18 de agosto de 2006

Funes el memorioso, Flavia Ricci

Recuerdo perfectamente el día en que quedé muda. Incapaz de olvidarme tan sólo un detalle de lo que él me contaba, decidí dejar de preguntarle. Y como nuestra relación funcionaba en base a una especie de interrogatorio, en donde yo debía preguntarle para que él relatara (aunque él sabía que me costaba horrores hacerlo y por ello jamás podría ser periodista o encuestadora), la sóla posibilidad de no preguntarle significaba su no-relato. Entonces, por el envión que llevaba en su discurso, me vio y automáticamente abrió la boca para comenzar a contarme algo.
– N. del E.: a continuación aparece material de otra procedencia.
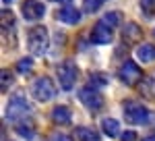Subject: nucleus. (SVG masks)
<instances>
[{"mask_svg":"<svg viewBox=\"0 0 155 141\" xmlns=\"http://www.w3.org/2000/svg\"><path fill=\"white\" fill-rule=\"evenodd\" d=\"M122 114H124V120L130 122V125H149L151 118H153V114L141 102H134V100L122 102Z\"/></svg>","mask_w":155,"mask_h":141,"instance_id":"1","label":"nucleus"},{"mask_svg":"<svg viewBox=\"0 0 155 141\" xmlns=\"http://www.w3.org/2000/svg\"><path fill=\"white\" fill-rule=\"evenodd\" d=\"M50 37H48V29L44 25H35L27 31V48H29V54L33 56H41L46 50H48Z\"/></svg>","mask_w":155,"mask_h":141,"instance_id":"2","label":"nucleus"},{"mask_svg":"<svg viewBox=\"0 0 155 141\" xmlns=\"http://www.w3.org/2000/svg\"><path fill=\"white\" fill-rule=\"evenodd\" d=\"M31 95L37 102H50L56 95V83L52 81L48 75H41L31 83Z\"/></svg>","mask_w":155,"mask_h":141,"instance_id":"3","label":"nucleus"},{"mask_svg":"<svg viewBox=\"0 0 155 141\" xmlns=\"http://www.w3.org/2000/svg\"><path fill=\"white\" fill-rule=\"evenodd\" d=\"M29 112H31V106L23 94H12L8 98V104H6V118L8 120H21Z\"/></svg>","mask_w":155,"mask_h":141,"instance_id":"4","label":"nucleus"},{"mask_svg":"<svg viewBox=\"0 0 155 141\" xmlns=\"http://www.w3.org/2000/svg\"><path fill=\"white\" fill-rule=\"evenodd\" d=\"M118 77L124 85L137 87V85L141 83V79H143V70H141V67H139L134 60H124V64H122L120 70H118Z\"/></svg>","mask_w":155,"mask_h":141,"instance_id":"5","label":"nucleus"},{"mask_svg":"<svg viewBox=\"0 0 155 141\" xmlns=\"http://www.w3.org/2000/svg\"><path fill=\"white\" fill-rule=\"evenodd\" d=\"M79 100H81V104H85V108L91 110V112H97V110L104 108V95H101V91L97 89L95 85L83 87V89L79 91Z\"/></svg>","mask_w":155,"mask_h":141,"instance_id":"6","label":"nucleus"},{"mask_svg":"<svg viewBox=\"0 0 155 141\" xmlns=\"http://www.w3.org/2000/svg\"><path fill=\"white\" fill-rule=\"evenodd\" d=\"M77 77H79V69H77V64L72 60H64L58 67V83L64 91H68V89L74 87Z\"/></svg>","mask_w":155,"mask_h":141,"instance_id":"7","label":"nucleus"},{"mask_svg":"<svg viewBox=\"0 0 155 141\" xmlns=\"http://www.w3.org/2000/svg\"><path fill=\"white\" fill-rule=\"evenodd\" d=\"M21 15L25 17V21H39L46 15V6L37 0H25L21 4Z\"/></svg>","mask_w":155,"mask_h":141,"instance_id":"8","label":"nucleus"},{"mask_svg":"<svg viewBox=\"0 0 155 141\" xmlns=\"http://www.w3.org/2000/svg\"><path fill=\"white\" fill-rule=\"evenodd\" d=\"M112 40H114V29L99 21V23L93 27V31H91V42H93V44H99V46H106Z\"/></svg>","mask_w":155,"mask_h":141,"instance_id":"9","label":"nucleus"},{"mask_svg":"<svg viewBox=\"0 0 155 141\" xmlns=\"http://www.w3.org/2000/svg\"><path fill=\"white\" fill-rule=\"evenodd\" d=\"M56 19L62 21V23H66V25H77V23H81V11L71 6V4H66V6H62L56 12Z\"/></svg>","mask_w":155,"mask_h":141,"instance_id":"10","label":"nucleus"},{"mask_svg":"<svg viewBox=\"0 0 155 141\" xmlns=\"http://www.w3.org/2000/svg\"><path fill=\"white\" fill-rule=\"evenodd\" d=\"M141 37H143V29L134 23V21L124 23V27H122V40H124L126 44H134V42H139Z\"/></svg>","mask_w":155,"mask_h":141,"instance_id":"11","label":"nucleus"},{"mask_svg":"<svg viewBox=\"0 0 155 141\" xmlns=\"http://www.w3.org/2000/svg\"><path fill=\"white\" fill-rule=\"evenodd\" d=\"M137 89L141 91V95H143V98L153 100V98H155V73L145 75L143 79H141V83L137 85Z\"/></svg>","mask_w":155,"mask_h":141,"instance_id":"12","label":"nucleus"},{"mask_svg":"<svg viewBox=\"0 0 155 141\" xmlns=\"http://www.w3.org/2000/svg\"><path fill=\"white\" fill-rule=\"evenodd\" d=\"M52 120H54L56 125H68L72 120L71 108H66V106H56V108L52 110Z\"/></svg>","mask_w":155,"mask_h":141,"instance_id":"13","label":"nucleus"},{"mask_svg":"<svg viewBox=\"0 0 155 141\" xmlns=\"http://www.w3.org/2000/svg\"><path fill=\"white\" fill-rule=\"evenodd\" d=\"M137 58L141 62H153L155 60V46L153 44H141L137 48Z\"/></svg>","mask_w":155,"mask_h":141,"instance_id":"14","label":"nucleus"},{"mask_svg":"<svg viewBox=\"0 0 155 141\" xmlns=\"http://www.w3.org/2000/svg\"><path fill=\"white\" fill-rule=\"evenodd\" d=\"M101 131L106 133L107 137H118L120 135V122L116 120V118H104L101 120Z\"/></svg>","mask_w":155,"mask_h":141,"instance_id":"15","label":"nucleus"},{"mask_svg":"<svg viewBox=\"0 0 155 141\" xmlns=\"http://www.w3.org/2000/svg\"><path fill=\"white\" fill-rule=\"evenodd\" d=\"M15 131H17L21 137H25V139H31V137L35 135V125H33L31 120H21V122L15 125Z\"/></svg>","mask_w":155,"mask_h":141,"instance_id":"16","label":"nucleus"},{"mask_svg":"<svg viewBox=\"0 0 155 141\" xmlns=\"http://www.w3.org/2000/svg\"><path fill=\"white\" fill-rule=\"evenodd\" d=\"M74 137H79V141H101V137L93 129H89V127H77L74 129Z\"/></svg>","mask_w":155,"mask_h":141,"instance_id":"17","label":"nucleus"},{"mask_svg":"<svg viewBox=\"0 0 155 141\" xmlns=\"http://www.w3.org/2000/svg\"><path fill=\"white\" fill-rule=\"evenodd\" d=\"M15 70L21 73V75H29L33 70V58L31 56H25V58H19L17 64H15Z\"/></svg>","mask_w":155,"mask_h":141,"instance_id":"18","label":"nucleus"},{"mask_svg":"<svg viewBox=\"0 0 155 141\" xmlns=\"http://www.w3.org/2000/svg\"><path fill=\"white\" fill-rule=\"evenodd\" d=\"M122 21H124V17H122V12H120V11H112V12H107L106 17L101 19V23H106L107 27H112V29H114V27H118Z\"/></svg>","mask_w":155,"mask_h":141,"instance_id":"19","label":"nucleus"},{"mask_svg":"<svg viewBox=\"0 0 155 141\" xmlns=\"http://www.w3.org/2000/svg\"><path fill=\"white\" fill-rule=\"evenodd\" d=\"M12 83H15V75L8 69H2L0 70V87H2V91H6L8 87H12Z\"/></svg>","mask_w":155,"mask_h":141,"instance_id":"20","label":"nucleus"},{"mask_svg":"<svg viewBox=\"0 0 155 141\" xmlns=\"http://www.w3.org/2000/svg\"><path fill=\"white\" fill-rule=\"evenodd\" d=\"M104 2H106V0H83L85 11H87V12H95V11H99Z\"/></svg>","mask_w":155,"mask_h":141,"instance_id":"21","label":"nucleus"},{"mask_svg":"<svg viewBox=\"0 0 155 141\" xmlns=\"http://www.w3.org/2000/svg\"><path fill=\"white\" fill-rule=\"evenodd\" d=\"M141 9H143V12H145V15H153L155 0H141Z\"/></svg>","mask_w":155,"mask_h":141,"instance_id":"22","label":"nucleus"},{"mask_svg":"<svg viewBox=\"0 0 155 141\" xmlns=\"http://www.w3.org/2000/svg\"><path fill=\"white\" fill-rule=\"evenodd\" d=\"M106 83H107V77L99 75V73H95V75L91 77V85H95V87H99V85H106Z\"/></svg>","mask_w":155,"mask_h":141,"instance_id":"23","label":"nucleus"},{"mask_svg":"<svg viewBox=\"0 0 155 141\" xmlns=\"http://www.w3.org/2000/svg\"><path fill=\"white\" fill-rule=\"evenodd\" d=\"M122 141H137V133L134 131H124V135L120 137Z\"/></svg>","mask_w":155,"mask_h":141,"instance_id":"24","label":"nucleus"},{"mask_svg":"<svg viewBox=\"0 0 155 141\" xmlns=\"http://www.w3.org/2000/svg\"><path fill=\"white\" fill-rule=\"evenodd\" d=\"M54 141H72L71 137H68V135H56V139Z\"/></svg>","mask_w":155,"mask_h":141,"instance_id":"25","label":"nucleus"},{"mask_svg":"<svg viewBox=\"0 0 155 141\" xmlns=\"http://www.w3.org/2000/svg\"><path fill=\"white\" fill-rule=\"evenodd\" d=\"M143 141H155V135H149V137H145Z\"/></svg>","mask_w":155,"mask_h":141,"instance_id":"26","label":"nucleus"},{"mask_svg":"<svg viewBox=\"0 0 155 141\" xmlns=\"http://www.w3.org/2000/svg\"><path fill=\"white\" fill-rule=\"evenodd\" d=\"M12 2H17V0H2V4H12Z\"/></svg>","mask_w":155,"mask_h":141,"instance_id":"27","label":"nucleus"},{"mask_svg":"<svg viewBox=\"0 0 155 141\" xmlns=\"http://www.w3.org/2000/svg\"><path fill=\"white\" fill-rule=\"evenodd\" d=\"M50 2H71V0H50Z\"/></svg>","mask_w":155,"mask_h":141,"instance_id":"28","label":"nucleus"},{"mask_svg":"<svg viewBox=\"0 0 155 141\" xmlns=\"http://www.w3.org/2000/svg\"><path fill=\"white\" fill-rule=\"evenodd\" d=\"M153 33H155V31H153Z\"/></svg>","mask_w":155,"mask_h":141,"instance_id":"29","label":"nucleus"}]
</instances>
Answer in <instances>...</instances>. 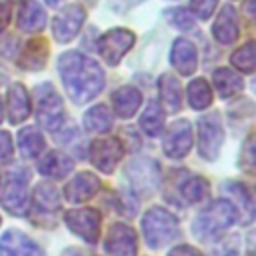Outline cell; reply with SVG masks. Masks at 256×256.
Masks as SVG:
<instances>
[{
    "instance_id": "21",
    "label": "cell",
    "mask_w": 256,
    "mask_h": 256,
    "mask_svg": "<svg viewBox=\"0 0 256 256\" xmlns=\"http://www.w3.org/2000/svg\"><path fill=\"white\" fill-rule=\"evenodd\" d=\"M142 104V96L134 86H120L112 94V108L120 118H130Z\"/></svg>"
},
{
    "instance_id": "16",
    "label": "cell",
    "mask_w": 256,
    "mask_h": 256,
    "mask_svg": "<svg viewBox=\"0 0 256 256\" xmlns=\"http://www.w3.org/2000/svg\"><path fill=\"white\" fill-rule=\"evenodd\" d=\"M100 182L94 174L90 172H82V174H76L66 186H64V196L70 200V202H84L88 198H92L98 190Z\"/></svg>"
},
{
    "instance_id": "28",
    "label": "cell",
    "mask_w": 256,
    "mask_h": 256,
    "mask_svg": "<svg viewBox=\"0 0 256 256\" xmlns=\"http://www.w3.org/2000/svg\"><path fill=\"white\" fill-rule=\"evenodd\" d=\"M188 102L196 110H204L212 102V90L204 78H194L188 84Z\"/></svg>"
},
{
    "instance_id": "18",
    "label": "cell",
    "mask_w": 256,
    "mask_h": 256,
    "mask_svg": "<svg viewBox=\"0 0 256 256\" xmlns=\"http://www.w3.org/2000/svg\"><path fill=\"white\" fill-rule=\"evenodd\" d=\"M170 60H172L174 68H176L180 74H184V76L192 74V72L196 70V62H198L194 44H192L190 40H186V38H178V40L174 42V46H172Z\"/></svg>"
},
{
    "instance_id": "6",
    "label": "cell",
    "mask_w": 256,
    "mask_h": 256,
    "mask_svg": "<svg viewBox=\"0 0 256 256\" xmlns=\"http://www.w3.org/2000/svg\"><path fill=\"white\" fill-rule=\"evenodd\" d=\"M0 204L16 216H22L28 208V176L26 170H12L0 192Z\"/></svg>"
},
{
    "instance_id": "3",
    "label": "cell",
    "mask_w": 256,
    "mask_h": 256,
    "mask_svg": "<svg viewBox=\"0 0 256 256\" xmlns=\"http://www.w3.org/2000/svg\"><path fill=\"white\" fill-rule=\"evenodd\" d=\"M178 232V220L176 216L166 210V208H150L144 212L142 216V234H144V240L146 244L156 250V248H162L164 244H168Z\"/></svg>"
},
{
    "instance_id": "37",
    "label": "cell",
    "mask_w": 256,
    "mask_h": 256,
    "mask_svg": "<svg viewBox=\"0 0 256 256\" xmlns=\"http://www.w3.org/2000/svg\"><path fill=\"white\" fill-rule=\"evenodd\" d=\"M252 136H248V140L244 142V150H242V166L244 168H252V164H254V154H252Z\"/></svg>"
},
{
    "instance_id": "24",
    "label": "cell",
    "mask_w": 256,
    "mask_h": 256,
    "mask_svg": "<svg viewBox=\"0 0 256 256\" xmlns=\"http://www.w3.org/2000/svg\"><path fill=\"white\" fill-rule=\"evenodd\" d=\"M158 90L162 96V104L168 112L180 110L182 106V90H180V82L172 76V74H162L160 82H158Z\"/></svg>"
},
{
    "instance_id": "36",
    "label": "cell",
    "mask_w": 256,
    "mask_h": 256,
    "mask_svg": "<svg viewBox=\"0 0 256 256\" xmlns=\"http://www.w3.org/2000/svg\"><path fill=\"white\" fill-rule=\"evenodd\" d=\"M16 46H18L16 36L8 34V36H2L0 38V54L2 56H14L16 54Z\"/></svg>"
},
{
    "instance_id": "32",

Pero yo estaba más allá, convencida de no cometer el error de preguntar para saber. Porque entonces emularía a Funes el memorioso de Borges, y ya no podría olvidar. Mientras que él, señor del yo-yo-yo, escupiría sus cuestiones, se iría y pondría los ojos en blanco a la mínima intensión de la que suscribe para relatar algo.
Enmudecí, no dije nada, no pregunté ni relaté. La nada. El silencio. Y además le dije "cállate, no tengo la menor intensión de escucharte nunca más". Creo que estábamos en el bar de las despedidas de Belgrano.